▶ _WORK TO COMPLETE_:
A) In the text below on project risk assessment, rewrite the paragraph beginning "Table 10.4 displays the impact levels" as a short bulleted list that keeps its main facts.
B) Continue the text on project risk assessment below, starting after its final sentence.

▶ _EXTRACTED TEXT_:
++++++++++++++++++++

Table 10.4 displays the impact levels and values for the impact of risks on schedule. Project managers can use criteria for different areas such as schedule, cost, safety, environment and quality to determine the impact of level. For each area, description for each impact level should be described to eliminate ambiguities. According to Table 10.4, if an activity takes 10 days to finish, and we found that a risk may add an additional 1 day, it means that we have a delay by 10%. Therefore, the impact is low, and its value is 0.3.
Table 10.4: Description of Impact Levels Regarding Schedule
|Very low||Delay by 5%||0.1|
|Low||Delay by 10%||0.3|
|Medium||Delay by 20%||0.5|
|High||Delay by 40%||0.7|
|Very High||Delay by 50%||0.9|
When we use several areas besides schedule, we should formulate how to generate an overall impact level. We can use a non-weighted or a weighted model to combine all areas’ values. Table 10.5 shows the impact levels regarding cost.
Table 10.5: Description of Impact Levels Regarding Cost
|Very low||Budget overrun by 5%||0.1|
|Low||Budget overrun by 10%||0.3|
|Medium||Budget overrun by 20%||0.5|
|High||Budget overrun by 40%||0.7|
|Very High||Budget overrun by 50%||0.9|
Table 10.6 displays the risk severity score which is found by multiplying probability by impact percentages. In Table 10.6, there are three severity levels: (1) Green indicates low-level severity, which is between 0% and 15%, inclusive, (2) Orange indicates medium-level severity, which is between 16% and 40%, inclusive, and (3) Red indicates high-level severity, which is at 41% and above.
Table 10.6: Probability – Impact (Severity) Score
|Very low||Low||Medium||High||Very High|
Not all project managers conduct a formal risk assessment on projects. There may be barriers to identifying risks. David Parker and Alison Mobey (Parker & Mobey, 2004) found in a phenomenological study of project managers that there was a low understanding of the tools and benefits of a structured analysis of project risks. The lack of formal risk management tools was seen as a barrier to implementing a risk management program. The level of investment in formal risk management was also associated with managerial psychological dimensions.

++++++++++++++++++++

▶ _LISTED ENTRIES_:
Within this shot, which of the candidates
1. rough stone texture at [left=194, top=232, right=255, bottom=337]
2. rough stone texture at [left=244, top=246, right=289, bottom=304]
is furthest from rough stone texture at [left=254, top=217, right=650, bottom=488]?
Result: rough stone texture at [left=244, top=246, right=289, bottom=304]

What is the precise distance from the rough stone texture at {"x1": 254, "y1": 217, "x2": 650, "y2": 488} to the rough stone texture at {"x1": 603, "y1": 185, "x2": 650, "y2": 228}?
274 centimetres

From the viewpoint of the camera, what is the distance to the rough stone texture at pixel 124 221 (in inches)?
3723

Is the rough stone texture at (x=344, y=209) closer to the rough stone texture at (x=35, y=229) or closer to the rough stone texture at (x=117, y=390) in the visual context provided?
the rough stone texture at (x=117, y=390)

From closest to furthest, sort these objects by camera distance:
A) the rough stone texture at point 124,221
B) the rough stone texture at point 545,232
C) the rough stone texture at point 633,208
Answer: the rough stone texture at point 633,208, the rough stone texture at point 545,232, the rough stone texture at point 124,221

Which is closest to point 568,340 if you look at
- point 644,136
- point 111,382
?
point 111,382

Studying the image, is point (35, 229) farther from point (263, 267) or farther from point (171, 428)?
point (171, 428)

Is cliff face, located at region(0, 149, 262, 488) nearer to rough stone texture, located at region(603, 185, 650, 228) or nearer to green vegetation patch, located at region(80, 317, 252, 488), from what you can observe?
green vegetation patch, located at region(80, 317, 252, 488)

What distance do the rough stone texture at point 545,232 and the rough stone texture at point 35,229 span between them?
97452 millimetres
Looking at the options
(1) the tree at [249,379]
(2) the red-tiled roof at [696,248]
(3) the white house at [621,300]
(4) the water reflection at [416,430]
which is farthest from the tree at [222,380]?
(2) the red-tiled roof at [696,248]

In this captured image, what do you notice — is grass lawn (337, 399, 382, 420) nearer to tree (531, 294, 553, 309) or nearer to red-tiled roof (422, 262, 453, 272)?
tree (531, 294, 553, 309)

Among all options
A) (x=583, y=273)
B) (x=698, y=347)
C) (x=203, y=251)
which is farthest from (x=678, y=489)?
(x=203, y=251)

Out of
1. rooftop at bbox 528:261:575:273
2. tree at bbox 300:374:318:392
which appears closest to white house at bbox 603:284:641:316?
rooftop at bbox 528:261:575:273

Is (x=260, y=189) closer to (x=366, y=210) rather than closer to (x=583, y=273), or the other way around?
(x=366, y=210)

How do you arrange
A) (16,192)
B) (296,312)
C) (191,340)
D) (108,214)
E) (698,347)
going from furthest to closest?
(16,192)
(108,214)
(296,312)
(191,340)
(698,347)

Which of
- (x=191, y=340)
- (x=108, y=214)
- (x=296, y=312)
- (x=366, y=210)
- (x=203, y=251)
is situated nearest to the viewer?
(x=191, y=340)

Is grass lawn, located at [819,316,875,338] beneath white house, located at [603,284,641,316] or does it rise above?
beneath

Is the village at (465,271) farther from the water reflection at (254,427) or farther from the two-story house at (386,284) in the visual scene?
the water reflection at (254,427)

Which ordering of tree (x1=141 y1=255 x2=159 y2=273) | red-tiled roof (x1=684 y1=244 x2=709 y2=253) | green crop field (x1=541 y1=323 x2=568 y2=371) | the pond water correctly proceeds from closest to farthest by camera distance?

++++++++++++++++++++

▶ _EXPECTED RESULTS_:
A)
- Table 10.4 gives impact levels and values for how risks affect schedule.
- Impact levels can be set using criteria for areas such as schedule, cost, safety, environment and quality.
- Each impact level in each area should be described to remove ambiguity.
- Example: a risk that adds 1 day to a 10-day activity causes a 10% delay, so the impact is low, with a value of 0.3.

B)
Some project managers are more proactive and will develop elaborate risk management programs for their projects. Other managers are reactive and are more confident in their ability to handle unexpected events without prior planning, while some managers are risk averse and prefer to be optimistic and not consider risks or to avoid taking risks whenever possible.
In projects with low complexity, the project manager may informally track items that may be considered risk items. On more complex projects, the project management team may develop a list of items perceived to be higher risk and track them during project reviews. On projects with greater complexity, the process for evaluating risk is more formal with a risk assessment meeting or series of meetings during the life of the project to assess risks at different phases of the project. On highly complex projects, an outside expert may be included in the risk assessment process, and the risk assessment plan may take a more prominent place in the project execution plan.
On complex projects, statistical models are sometimes used to evaluate risk because there are too many different possible combinations of risks to calculate them one at a time. These are considered as quantitative risk analysis. One example of the statistical model used on projects is the Monte Carlo simulation, which simulates a possible range of outcomes by trying many different combinations of risks based on their likelihood. The output from a Monte Carlo simulation provides the project team with the probability of an event occurring within a range and for combinations of events. For example, the typical output from a Monte Carol simulation may reflect that there is a 10 percent chance that one of the three important pieces of equipment will be late and that the weather will also be unusually bad after the equipment arrives.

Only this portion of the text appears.